The present study presents a unique two-stage approach to drug repurposing that (1) harnessed machine learning (ML) to identify significantly altered gene expression profiles based on comparative data under diseased and normal conditions, and (2) analyzed the data on gene expression changes due to drug treatment, and (3) estimated the expected normalization of expression changes caused by a disease. To fully validate this approach, we analyzed Gene Ontology (GO) for a group of disease-variant genes.

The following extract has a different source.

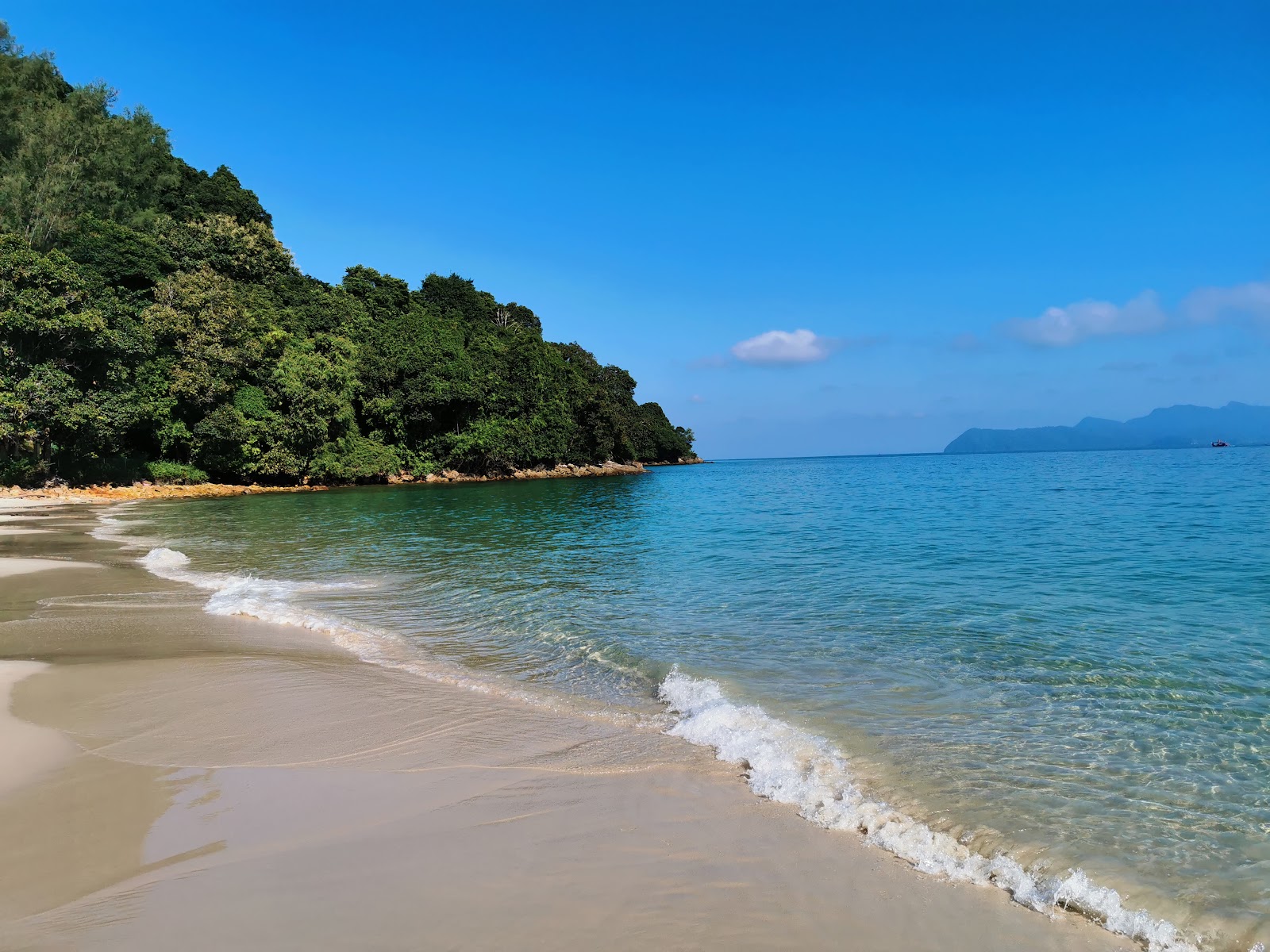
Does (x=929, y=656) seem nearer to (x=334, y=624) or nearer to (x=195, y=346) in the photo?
(x=334, y=624)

Conceptual background on the study
Screening of drugs for repurposing includes a variety of methods, such as target-based, knowledge-based, signature-based, pathway- or network-based, and mechanism-targeted methods (Rapicavoli et al., 2022). The oldest case of drug repurposing is sildenafil for erectile dysfunction, which is usually considered accidental (Roundtable on Translating Genomic-Based Research for Health et al., 2014). However, serendipity-based discoveries cannot be expanded, and various methods have been used to enable systematic discovery of the off-label effects of drugs.
Phenotypic screening is a relatively more proactive and controlled method (Ciallella and Reaume, 2017), but it is not usually systematic and comprehensive enough, although it can occasionally successfully identify lead compounds. Since a disease usually emerges as a complex interaction between multiple genetic variants (Hirschhorn and Daly, 2005), computer-based approaches must be used to achieve systematic or comprehensive repurposing.
With the advent of high-throughput technologies for exploring biological systems, an impressive amount of data awaits computational analysis and mining tools to be explored and harnessed (Rapicavoli et al., 2022). Systems biology approaches to drug repurposing utilize pathophysiological mapping of diseases to identify targets that modify them, and potential compounds that can hit those targets (Turanli et al., 2018). In addition to computer simulations and target docking using algorithmic solutions other than medicinal chemistry, data mining based on gene expression provides clues to active pharmaceutical ingredients that may be formulated into clinically viable drugs (Chen et al., 2017).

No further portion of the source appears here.